— What you have to do —
Line by line, retype the data exactly as it is given.

*-*-*

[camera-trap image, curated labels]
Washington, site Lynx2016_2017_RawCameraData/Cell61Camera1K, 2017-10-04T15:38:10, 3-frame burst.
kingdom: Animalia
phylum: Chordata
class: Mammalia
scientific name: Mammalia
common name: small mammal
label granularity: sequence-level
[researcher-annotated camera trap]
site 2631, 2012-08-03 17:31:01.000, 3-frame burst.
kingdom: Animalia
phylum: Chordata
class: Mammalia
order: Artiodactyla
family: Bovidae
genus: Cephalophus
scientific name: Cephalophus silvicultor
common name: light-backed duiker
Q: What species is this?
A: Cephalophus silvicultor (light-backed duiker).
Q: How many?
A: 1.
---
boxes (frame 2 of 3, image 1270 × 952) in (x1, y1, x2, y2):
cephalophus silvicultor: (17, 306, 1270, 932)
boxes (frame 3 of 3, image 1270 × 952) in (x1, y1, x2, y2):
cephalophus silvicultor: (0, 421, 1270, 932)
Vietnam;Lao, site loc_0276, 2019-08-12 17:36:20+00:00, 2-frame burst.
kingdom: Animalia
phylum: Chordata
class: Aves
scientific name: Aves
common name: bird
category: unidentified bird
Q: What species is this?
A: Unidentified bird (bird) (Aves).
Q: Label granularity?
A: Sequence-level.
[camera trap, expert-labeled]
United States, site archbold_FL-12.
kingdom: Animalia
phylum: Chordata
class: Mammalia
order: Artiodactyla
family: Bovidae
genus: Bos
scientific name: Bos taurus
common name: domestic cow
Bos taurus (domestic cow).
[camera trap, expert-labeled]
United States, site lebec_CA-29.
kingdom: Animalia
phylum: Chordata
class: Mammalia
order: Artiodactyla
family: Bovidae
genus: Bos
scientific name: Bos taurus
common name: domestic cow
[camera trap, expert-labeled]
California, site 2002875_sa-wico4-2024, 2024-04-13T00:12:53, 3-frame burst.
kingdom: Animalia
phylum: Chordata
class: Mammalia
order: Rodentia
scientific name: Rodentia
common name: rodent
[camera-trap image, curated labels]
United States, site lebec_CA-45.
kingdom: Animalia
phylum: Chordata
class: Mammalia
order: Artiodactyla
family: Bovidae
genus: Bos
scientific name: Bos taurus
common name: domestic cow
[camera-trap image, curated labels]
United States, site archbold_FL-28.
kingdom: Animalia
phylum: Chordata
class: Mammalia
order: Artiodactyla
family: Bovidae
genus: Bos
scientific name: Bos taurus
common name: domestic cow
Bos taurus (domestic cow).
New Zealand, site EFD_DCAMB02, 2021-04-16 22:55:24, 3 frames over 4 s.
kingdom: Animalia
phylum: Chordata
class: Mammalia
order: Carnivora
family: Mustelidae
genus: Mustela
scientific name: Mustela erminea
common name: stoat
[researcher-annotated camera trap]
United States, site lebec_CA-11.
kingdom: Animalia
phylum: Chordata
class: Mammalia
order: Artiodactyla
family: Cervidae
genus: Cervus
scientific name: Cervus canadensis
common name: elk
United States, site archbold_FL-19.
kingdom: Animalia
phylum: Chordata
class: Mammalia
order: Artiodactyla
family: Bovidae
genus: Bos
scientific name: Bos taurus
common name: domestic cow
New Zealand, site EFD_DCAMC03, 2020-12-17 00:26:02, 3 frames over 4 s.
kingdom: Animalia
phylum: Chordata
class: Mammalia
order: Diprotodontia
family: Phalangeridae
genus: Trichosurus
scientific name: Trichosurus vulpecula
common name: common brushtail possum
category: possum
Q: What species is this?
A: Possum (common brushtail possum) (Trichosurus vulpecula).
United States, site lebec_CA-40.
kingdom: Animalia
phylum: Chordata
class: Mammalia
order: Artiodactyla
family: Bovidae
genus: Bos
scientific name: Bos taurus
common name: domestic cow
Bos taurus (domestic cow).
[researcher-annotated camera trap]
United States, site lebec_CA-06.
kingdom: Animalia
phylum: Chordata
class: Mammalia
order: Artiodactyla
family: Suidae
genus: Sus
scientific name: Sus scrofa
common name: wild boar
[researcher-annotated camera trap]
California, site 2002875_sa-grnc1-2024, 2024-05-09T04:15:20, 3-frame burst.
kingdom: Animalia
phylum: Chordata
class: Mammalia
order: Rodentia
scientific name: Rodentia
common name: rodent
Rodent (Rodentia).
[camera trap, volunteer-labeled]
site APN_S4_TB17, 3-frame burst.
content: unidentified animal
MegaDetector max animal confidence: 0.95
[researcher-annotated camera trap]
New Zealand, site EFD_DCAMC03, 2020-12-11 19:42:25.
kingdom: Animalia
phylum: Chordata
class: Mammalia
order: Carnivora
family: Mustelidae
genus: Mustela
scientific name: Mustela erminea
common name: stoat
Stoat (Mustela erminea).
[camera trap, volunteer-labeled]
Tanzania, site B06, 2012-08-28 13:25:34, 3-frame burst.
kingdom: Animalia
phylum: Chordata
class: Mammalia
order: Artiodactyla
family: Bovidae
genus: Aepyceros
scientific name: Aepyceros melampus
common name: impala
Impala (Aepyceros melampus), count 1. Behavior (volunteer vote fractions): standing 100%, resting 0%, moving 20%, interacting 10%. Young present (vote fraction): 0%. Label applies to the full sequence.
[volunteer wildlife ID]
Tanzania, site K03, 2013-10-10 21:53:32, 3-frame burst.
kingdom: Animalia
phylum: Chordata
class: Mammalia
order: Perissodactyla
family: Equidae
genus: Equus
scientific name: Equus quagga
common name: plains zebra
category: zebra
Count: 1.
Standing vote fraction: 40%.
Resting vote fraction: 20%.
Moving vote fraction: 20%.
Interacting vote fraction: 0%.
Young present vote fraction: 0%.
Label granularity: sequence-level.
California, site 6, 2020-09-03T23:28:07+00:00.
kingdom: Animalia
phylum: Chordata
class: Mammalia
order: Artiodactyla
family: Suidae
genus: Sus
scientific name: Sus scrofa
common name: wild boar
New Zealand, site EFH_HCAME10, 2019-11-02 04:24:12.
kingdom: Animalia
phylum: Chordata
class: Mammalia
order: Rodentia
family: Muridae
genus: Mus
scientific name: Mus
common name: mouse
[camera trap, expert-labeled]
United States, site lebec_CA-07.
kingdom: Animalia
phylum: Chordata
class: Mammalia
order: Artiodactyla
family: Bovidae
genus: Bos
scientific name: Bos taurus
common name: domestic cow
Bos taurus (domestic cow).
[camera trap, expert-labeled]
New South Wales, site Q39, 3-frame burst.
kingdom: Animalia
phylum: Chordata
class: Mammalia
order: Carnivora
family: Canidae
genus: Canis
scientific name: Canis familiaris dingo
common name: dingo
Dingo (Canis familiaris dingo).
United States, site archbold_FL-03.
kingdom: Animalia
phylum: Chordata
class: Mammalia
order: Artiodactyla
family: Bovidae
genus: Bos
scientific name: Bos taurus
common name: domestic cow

*-*-*

— Answer for this exercise —
[camera-trap image, curated labels]
Washington, site Lynx2016_2017_RawCameraData/Cell61Camera1K, 2017-10-04T15:38:10, 3-frame burst.
kingdom: Animalia
phylum: Chordata
class: Mammalia
scientific name: Mammalia
common name: small mammal
label granularity: sequence-level
[researcher-annotated camera trap]
site 2631, 2012-08-03 17:31:01.000, 3-frame burst.
kingdom: Animalia
phylum: Chordata
class: Mammalia
order: Artiodactyla
family: Bovidae
genus: Cephalophus
scientific name: Cephalophus silvicultor
common name: light-backed duiker
Q: What species is this?
A: Cephalophus silvicultor (light-backed duiker).
Q: How many?
A: 1.
---
boxes (frame 2 of 3, image 1270 × 952) in (x1, y1, x2, y2):
cephalophus silvicultor: (17, 306, 1270, 932)
boxes (frame 3 of 3, image 1270 × 952) in (x1, y1, x2, y2):
cephalophus silvicultor: (0, 421, 1270, 932)
Vietnam;Lao, site loc_0276, 2019-08-12 17:36:20+00:00, 2-frame burst.
kingdom: Animalia
phylum: Chordata
class: Aves
scientific name: Aves
common name: bird
category: unidentified bird
Q: What species is this?
A: Unidentified bird (bird) (Aves).
Q: Label granularity?
A: Sequence-level.
[camera trap, expert-labeled]
United States, site archbold_FL-12.
kingdom: Animalia
phylum: Chordata
class: Mammalia
order: Artiodactyla
family: Bovidae
genus: Bos
scientific name: Bos taurus
common name: domestic cow
Bos taurus (domestic cow).
[camera trap, expert-labeled]
United States, site lebec_CA-29.
kingdom: Animalia
phylum: Chordata
class: Mammalia
order: Artiodactyla
family: Bovidae
genus: Bos
scientific name: Bos taurus
common name: domestic cow
[camera trap, expert-labeled]
California, site 2002875_sa-wico4-2024, 2024-04-13T00:12:53, 3-frame burst.
kingdom: Animalia
phylum: Chordata
class: Mammalia
order: Rodentia
scientific name: Rodentia
common name: rodent
[camera-trap image, curated labels]
United States, site lebec_CA-45.
kingdom: Animalia
phylum: Chordata
class: Mammalia
order: Artiodactyla
family: Bovidae
genus: Bos
scientific name: Bos taurus
common name: domestic cow
[camera-trap image, curated labels]
United States, site archbold_FL-28.
kingdom: Animalia
phylum: Chordata
class: Mammalia
order: Artiodactyla
family: Bovidae
genus: Bos
scientific name: Bos taurus
common name: domestic cow
Bos taurus (domestic cow).
New Zealand, site EFD_DCAMB02, 2021-04-16 22:55:24, 3 frames over 4 s.
kingdom: Animalia
phylum: Chordata
class: Mammalia
order: Carnivora
family: Mustelidae
genus: Mustela
scientific name: Mustela erminea
common name: stoat
[researcher-annotated camera trap]
United States, site lebec_CA-11.
kingdom: Animalia
phylum: Chordata
class: Mammalia
order: Artiodactyla
family: Cervidae
genus: Cervus
scientific name: Cervus canadensis
common name: elk
United States, site archbold_FL-19.
kingdom: Animalia
phylum: Chordata
class: Mammalia
order: Artiodactyla
family: Bovidae
genus: Bos
scientific name: Bos taurus
common name: domestic cow
New Zealand, site EFD_DCAMC03, 2020-12-17 00:26:02, 3 frames over 4 s.
kingdom: Animalia
phylum: Chordata
class: Mammalia
order: Diprotodontia
family: Phalangeridae
genus: Trichosurus
scientific name: Trichosurus vulpecula
common name: common brushtail possum
category: possum
Q: What species is this?
A: Possum (common brushtail possum) (Trichosurus vulpecula).
United States, site lebec_CA-40.
kingdom: Animalia
phylum: Chordata
class: Mammalia
order: Artiodactyla
family: Bovidae
genus: Bos
scientific name: Bos taurus
common name: domestic cow
Bos taurus (domestic cow).
[researcher-annotated camera trap]
United States, site lebec_CA-06.
kingdom: Animalia
phylum: Chordata
class: Mammalia
order: Artiodactyla
family: Suidae
genus: Sus
scientific name: Sus scrofa
common name: wild boar
[researcher-annotated camera trap]
California, site 2002875_sa-grnc1-2024, 2024-05-09T04:15:20, 3-frame burst.
kingdom: Animalia
phylum: Chordata
class: Mammalia
order: Rodentia
scientific name: Rodentia
common name: rodent
Rodent (Rodentia).
[camera trap, volunteer-labeled]
site APN_S4_TB17, 3-frame burst.
content: unidentified animal
MegaDetector max animal confidence: 0.95
[researcher-annotated camera trap]
New Zealand, site EFD_DCAMC03, 2020-12-11 19:42:25.
kingdom: Animalia
phylum: Chordata
class: Mammalia
order: Carnivora
family: Mustelidae
genus: Mustela
scientific name: Mustela erminea
common name: stoat
Stoat (Mustela erminea).
[camera trap, volunteer-labeled]
Tanzania, site B06, 2012-08-28 13:25:34, 3-frame burst.
kingdom: Animalia
phylum: Chordata
class: Mammalia
order: Artiodactyla
family: Bovidae
genus: Aepyceros
scientific name: Aepyceros melampus
common name: impala
Impala (Aepyceros melampus), count 1. Behavior (volunteer vote fractions): standing 100%, resting 0%, moving 20%, interacting 10%. Young present (vote fraction): 0%. Label applies to the full sequence.
[volunteer wildlife ID]
Tanzania, site K03, 2013-10-10 21:53:32, 3-frame burst.
kingdom: Animalia
phylum: Chordata
class: Mammalia
order: Perissodactyla
family: Equidae
genus: Equus
scientific name: Equus quagga
common name: plains zebra
category: zebra
Count: 1.
Standing vote fraction: 40%.
Resting vote fraction: 20%.
Moving vote fraction: 20%.
Interacting vote fraction: 0%.
Young present vote fraction: 0%.
Label granularity: sequence-level.
California, site 6, 2020-09-03T23:28:07+00:00.
kingdom: Animalia
phylum: Chordata
class: Mammalia
order: Artiodactyla
family: Suidae
genus: Sus
scientific name: Sus scrofa
common name: wild boar
New Zealand, site EFH_HCAME10, 2019-11-02 04:24:12.
kingdom: Animalia
phylum: Chordata
class: Mammalia
order: Rodentia
family: Muridae
genus: Mus
scientific name: Mus
common name: mouse
[camera trap, expert-labeled]
United States, site lebec_CA-07.
kingdom: Animalia
phylum: Chordata
class: Mammalia
order: Artiodactyla
family: Bovidae
genus: Bos
scientific name: Bos taurus
common name: domestic cow
Bos taurus (domestic cow).
[camera trap, expert-labeled]
New South Wales, site Q39, 3-frame burst.
kingdom: Animalia
phylum: Chordata
class: Mammalia
order: Carnivora
family: Canidae
genus: Canis
scientific name: Canis familiaris dingo
common name: dingo
Dingo (Canis familiaris dingo).
United States, site archbold_FL-03.
kingdom: Animalia
phylum: Chordata
class: Mammalia
order: Artiodactyla
family: Bovidae
genus: Bos
scientific name: Bos taurus
common name: domestic cow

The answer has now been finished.